Without a good supply of digestive enzymes, the body may find it difficult or impossible to break down certain foods, which can lead to undigested food passing through the body. This may result in occasional heartburn or gas, or other digestive issues. Over time, the intestinal wall may thin, undigested food could pass through openings, enter the body and trigger an immune system response.
People who have insufficient digestive enzymes may develop a food intolerance (different than an allergy) that causes discomfort whenever certain foods are eaten. Taking dietary supplements to increase the level of digestive enzymes may be helpful in digesting dairy, wheat, beans or other foods. Enzymedica offers a wide range of supplements providing digestive enzyme support.
Remember: probiotics create a healthy foundation in the digestive system, while enzymes facilitate the breakdown of foods you eat. Both may be recommended to improve digestive health, but they are definitely not the same.
Myth: dairy Intolerance is due to lactose intolerance
Many people have trouble digesting dairy products. This condition is generally referred to as “lactose intolerance,” which can affect up to 65% of the world’s population. Lactose is the sugar in milk, composed of two sugar molecules: glucose and galactose. The enzyme lactase helps the body break down the sugar into these two molecules. The severity of digestive issues related to lactose intolerance may depend upon the degree of lactase insufficiency. Dietary supplements that provide the necessary enzymes and may support the digestion of dairy products are readily available, including Enzymedica’s Lacto™.
A lactase enzyme supplement can also help break down milk proteins, such as casein. Since as many as 75% of people who have trouble with lactose also have digestive issues with casein, this may be worth considering. In fact, many people who have problems with milk are actually sensitive to the casein – not the lactose. Symptoms of a casein intolerance are similar to those of a lactose intolerance, which makes it difficult to discern. If you have trouble digesting dairy products, read labels carefully. Milk-derived ingredients are often included in processed foods. And be sure to speak with your health practitioner for additional dietary guidance.
Myth: heartburn means you have too much stomach acid
Everyone’s seen the commercials for products claiming to reduce stomach acid in order to prevent heartburn. Believe it or not, sometimes heartburn is associated with too little stomach acid. How can that be?
Proper digestion of proteins requires hydrochloric acid to activate the protein-digesting enzyme, pepsin. Hydrochloric acid also protects the digestive system from an overgrowth of bacteria, and it facilitates the absorption of many essential nutrients, including vitamin B12 and ascorbic acid. But if stomach acid is low, this can lead to occasional heartburn, bloating and gas, along with other digestive issues.
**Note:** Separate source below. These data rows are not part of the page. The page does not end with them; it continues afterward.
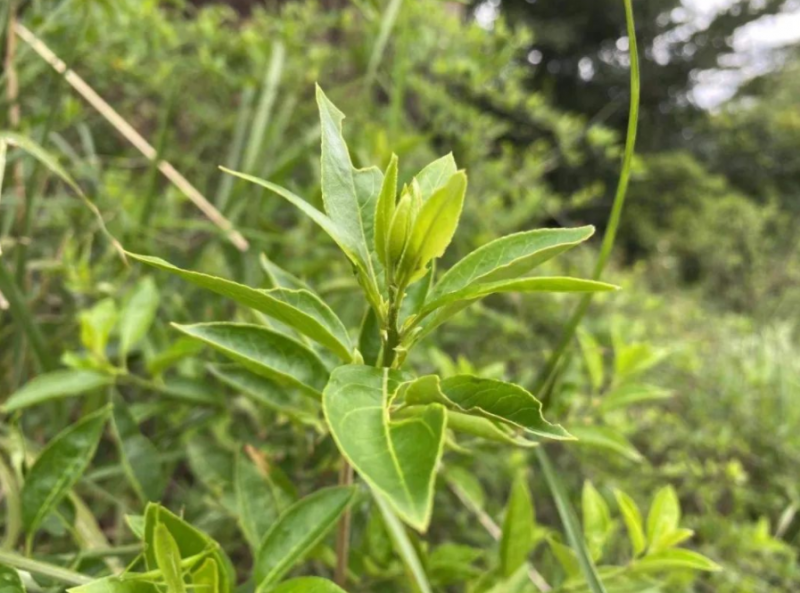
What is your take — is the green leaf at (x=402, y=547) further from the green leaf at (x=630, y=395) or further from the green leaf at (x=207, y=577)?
the green leaf at (x=630, y=395)

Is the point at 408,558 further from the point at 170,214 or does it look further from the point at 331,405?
the point at 170,214

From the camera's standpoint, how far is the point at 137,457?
398 mm

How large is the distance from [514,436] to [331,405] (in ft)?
0.37

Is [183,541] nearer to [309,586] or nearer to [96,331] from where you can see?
[309,586]

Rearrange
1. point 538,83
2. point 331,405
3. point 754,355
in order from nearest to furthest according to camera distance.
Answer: point 331,405
point 754,355
point 538,83

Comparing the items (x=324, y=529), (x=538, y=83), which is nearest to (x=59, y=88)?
(x=324, y=529)

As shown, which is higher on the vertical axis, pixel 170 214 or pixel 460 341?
pixel 170 214

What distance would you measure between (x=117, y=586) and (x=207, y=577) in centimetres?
4

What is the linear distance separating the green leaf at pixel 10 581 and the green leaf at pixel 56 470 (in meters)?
0.07

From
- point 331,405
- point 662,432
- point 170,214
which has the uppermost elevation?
point 331,405

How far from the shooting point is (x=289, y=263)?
72 cm

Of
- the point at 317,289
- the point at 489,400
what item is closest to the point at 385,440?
the point at 489,400

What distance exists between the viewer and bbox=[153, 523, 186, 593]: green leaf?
23cm

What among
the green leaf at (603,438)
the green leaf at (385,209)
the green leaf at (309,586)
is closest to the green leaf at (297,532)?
the green leaf at (309,586)
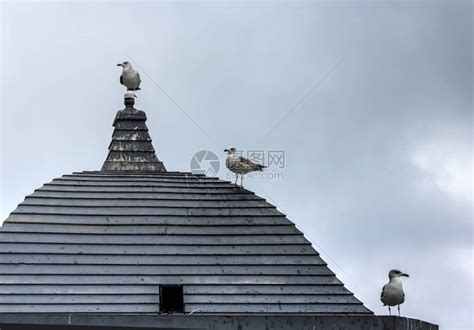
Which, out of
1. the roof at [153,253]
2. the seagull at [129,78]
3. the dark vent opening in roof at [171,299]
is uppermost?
the seagull at [129,78]

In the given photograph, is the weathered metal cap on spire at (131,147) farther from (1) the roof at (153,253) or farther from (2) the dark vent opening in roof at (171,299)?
(2) the dark vent opening in roof at (171,299)


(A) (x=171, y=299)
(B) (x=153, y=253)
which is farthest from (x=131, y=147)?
(A) (x=171, y=299)

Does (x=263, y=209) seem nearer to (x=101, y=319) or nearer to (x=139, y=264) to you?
(x=139, y=264)

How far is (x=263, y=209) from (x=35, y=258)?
5499 mm

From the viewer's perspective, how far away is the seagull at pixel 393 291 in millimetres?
40344

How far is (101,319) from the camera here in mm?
37688

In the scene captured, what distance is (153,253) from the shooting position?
4147 cm

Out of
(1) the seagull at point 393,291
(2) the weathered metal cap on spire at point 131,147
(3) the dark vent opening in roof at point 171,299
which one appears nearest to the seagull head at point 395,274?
(1) the seagull at point 393,291

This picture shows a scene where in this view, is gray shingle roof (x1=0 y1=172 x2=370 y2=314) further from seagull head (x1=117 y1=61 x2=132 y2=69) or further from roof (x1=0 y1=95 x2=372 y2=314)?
seagull head (x1=117 y1=61 x2=132 y2=69)

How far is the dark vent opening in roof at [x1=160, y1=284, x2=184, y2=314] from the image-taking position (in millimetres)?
40406

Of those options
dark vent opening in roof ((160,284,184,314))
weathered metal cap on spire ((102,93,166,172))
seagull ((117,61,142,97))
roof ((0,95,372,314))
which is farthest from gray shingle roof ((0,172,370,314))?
seagull ((117,61,142,97))

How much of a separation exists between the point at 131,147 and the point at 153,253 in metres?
5.51

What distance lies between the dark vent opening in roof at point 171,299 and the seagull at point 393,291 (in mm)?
4226

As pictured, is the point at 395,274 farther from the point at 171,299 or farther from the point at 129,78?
the point at 129,78
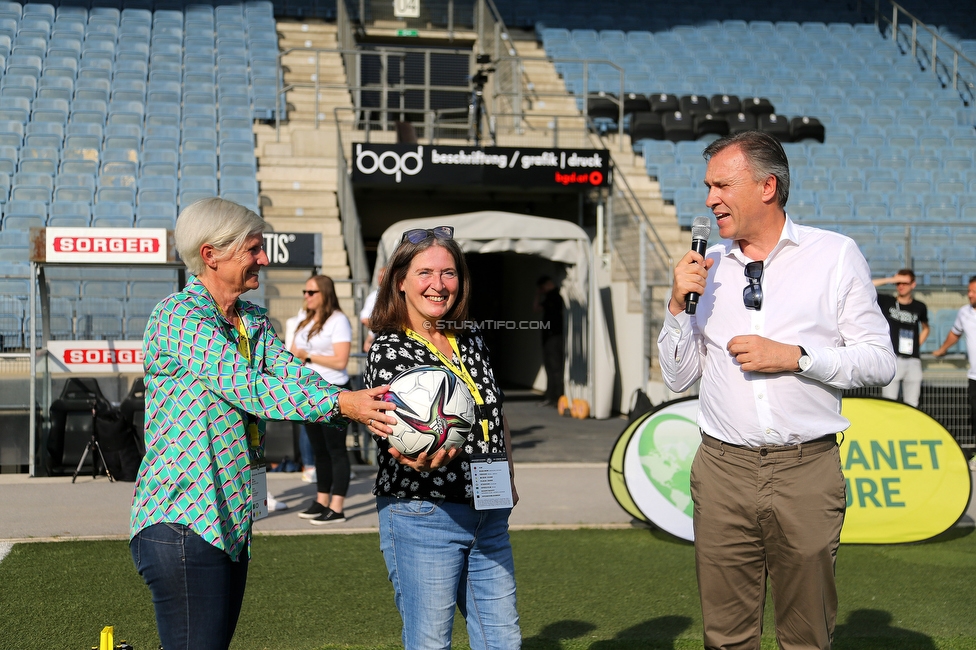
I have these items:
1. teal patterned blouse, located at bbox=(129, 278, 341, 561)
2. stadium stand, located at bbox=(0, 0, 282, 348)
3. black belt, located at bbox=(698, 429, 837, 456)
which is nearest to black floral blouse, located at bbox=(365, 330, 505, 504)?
teal patterned blouse, located at bbox=(129, 278, 341, 561)

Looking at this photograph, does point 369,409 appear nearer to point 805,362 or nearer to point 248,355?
point 248,355

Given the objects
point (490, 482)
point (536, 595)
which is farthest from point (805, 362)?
point (536, 595)

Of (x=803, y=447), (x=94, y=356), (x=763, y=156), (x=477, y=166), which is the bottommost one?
(x=94, y=356)

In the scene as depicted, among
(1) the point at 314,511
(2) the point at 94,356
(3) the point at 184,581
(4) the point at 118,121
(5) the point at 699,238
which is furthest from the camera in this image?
(4) the point at 118,121

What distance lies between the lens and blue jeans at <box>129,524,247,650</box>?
2.69m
Low stomach acid is not too uncommon. For one thing, as you age, normal gastric acid secretions are reduced. Also, taking antacids may reduce discomfort, but they also block normal digestive processes involving hydrochloric acid and pepsin.
Find some help with Enzymedica Betaine HCl or Acid Soothe™, which features vegan enzymes to support occasional heartburn.†
Know the difference
If you're experiencing digestive issues, seek information from reliable sources, including a consultation with your healthcare provider. Learn about how lifestyle and food choices impact your digestion and overall health, and spend some time researching available nutritional supplements and the companies that provide them. Good nutrition, healthy lifestyle and targeted supplements from trustworthy suppliers can help you improve digestive health.†
†These statements have not been evaluated by the Food and Drug Administration. These products are not intended to diagnose, treat, cure or prevent disease.